16.1 Introduction

16.1.1 Supervised Learning

Objective: Prediction

  • Access to a set of variables, \(x_1,x_2,\dots,x_p\), measured on \(n\) observations, and a response \(y\) also measured on those same \(n\) observations.
  • Objective is to predict \(y\) using \(x_1,x_2,\dots,x_p\)

In many common situations there are a well-developed set of tools for supervised learning:

  • Regression and classification
    • logistic regression, trees, random forests, bagging, boosting
  • Clear understanding of how to assess the quality of obtained results
    • cross-validation, model fit, etc.

16.1.2 Unsupervised Learning

Objective: Description

  • A set of statistical tools intended for when we have a set of variables, \(x_1,x_2,\dots,x_p\), measured on \(n\) observations.
  • Objective is to uncover interesting patterns in the measurements of \(x_1,x_2,\dots,x_p\)
    • Not interested in prediction because we do not have an associated response variable \(y\)
    • Can we discover subgroups among the variables or among the observations?
    • Is there an informative way to visualize the data?

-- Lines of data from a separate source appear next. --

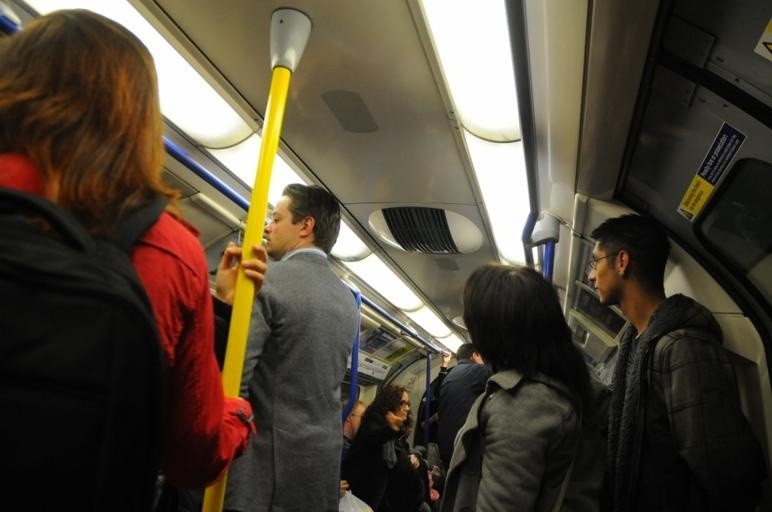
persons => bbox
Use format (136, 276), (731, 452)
(209, 183), (772, 512)
(0, 8), (255, 512)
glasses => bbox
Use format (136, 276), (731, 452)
(398, 400), (410, 408)
(588, 254), (617, 269)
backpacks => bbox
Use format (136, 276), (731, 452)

Unsupervised learning is, in some ways, more challenging than supervised learning.

  • Tends to be more subjective.
  • No simple goal for the analysis, such as prediction of a response
  • Often hard to assess the results obtained from unsupervised learning methods because there is no universally accepted mechanism for validating the results
  • No way to check our work because we do not know the true answer—the problem is unsupervised

The importance of reliable unsupervised learning methods is growing in a number of fields:

  • A cancer researcher might assay gene expression levels in patients with breast cancer to look for subgroups among the breast cancer samples in order to obtain a better understanding of the disease
  • An online shopping site might try to identify groups of shoppers with similar browsing and purchase histories to target coupons, sales, etc.
  • A search engine might choose what search results to display to a particular individual based on the click histories of other individuals with similar search patterns.